One of the last times my abuser (ex bf) and I “had sex,” it was a completely different experience than it usually is. After he had been asking for sex and poking me w his boner for the past hour I ended giving in like always; I had felt obligated to and wanted to get it over with. I should mention that this happened 95% of the time we had any sexual contact, and I usually get in my head during it and some sort of trauma comes out. This time was different though because instead of faking pleasure, my entire being went completely numb and I was just laying there limp while he was inside me. I had felt like an actual object in the sense that no emotion or feeling was firing in my brain.

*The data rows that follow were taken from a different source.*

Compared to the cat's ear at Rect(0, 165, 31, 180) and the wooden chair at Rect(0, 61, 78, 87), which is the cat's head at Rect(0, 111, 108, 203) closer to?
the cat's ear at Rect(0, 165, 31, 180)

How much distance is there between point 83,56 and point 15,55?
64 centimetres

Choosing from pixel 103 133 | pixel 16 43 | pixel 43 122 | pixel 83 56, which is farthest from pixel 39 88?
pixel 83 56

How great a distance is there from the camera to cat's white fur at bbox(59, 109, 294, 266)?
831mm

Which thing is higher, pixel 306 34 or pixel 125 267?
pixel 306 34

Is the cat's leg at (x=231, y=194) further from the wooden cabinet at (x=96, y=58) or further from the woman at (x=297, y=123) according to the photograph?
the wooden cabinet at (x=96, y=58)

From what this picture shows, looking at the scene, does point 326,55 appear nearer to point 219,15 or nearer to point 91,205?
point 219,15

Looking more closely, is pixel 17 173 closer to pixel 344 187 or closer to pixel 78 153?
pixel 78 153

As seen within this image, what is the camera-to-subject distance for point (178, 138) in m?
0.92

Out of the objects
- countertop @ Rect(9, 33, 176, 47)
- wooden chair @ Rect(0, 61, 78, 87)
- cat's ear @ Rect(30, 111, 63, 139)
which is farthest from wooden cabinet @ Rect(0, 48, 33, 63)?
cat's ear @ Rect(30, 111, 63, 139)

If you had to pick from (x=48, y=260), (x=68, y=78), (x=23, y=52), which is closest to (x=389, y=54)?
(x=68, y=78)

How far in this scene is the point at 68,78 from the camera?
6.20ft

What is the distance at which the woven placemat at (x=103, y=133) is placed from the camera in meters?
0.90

Anyway, he surprisingly noticed that I was acting strange and asked me 3 separate times if I was ok and if he could continue. Each time he asked, I became increasingly annoyed with him for asking. Why? I have no idea. I obviously did not want this, but I blurted out “yes I’m fine stop asking me” anyway. After the third time, he had gone soft since he could feel that the energy was off and stopped. Usually he uses my body to finish himself off anyway, but this time, he didn’t. Afterwards, the numbness continued and it wasn’t until a day later that the emotions all hit me at once and I broke down.
This whole thing was just so strange and a new type of trauma response for me, I also can’t help but feel guilty about lying for no reason. Any insight is appreciated, thank you.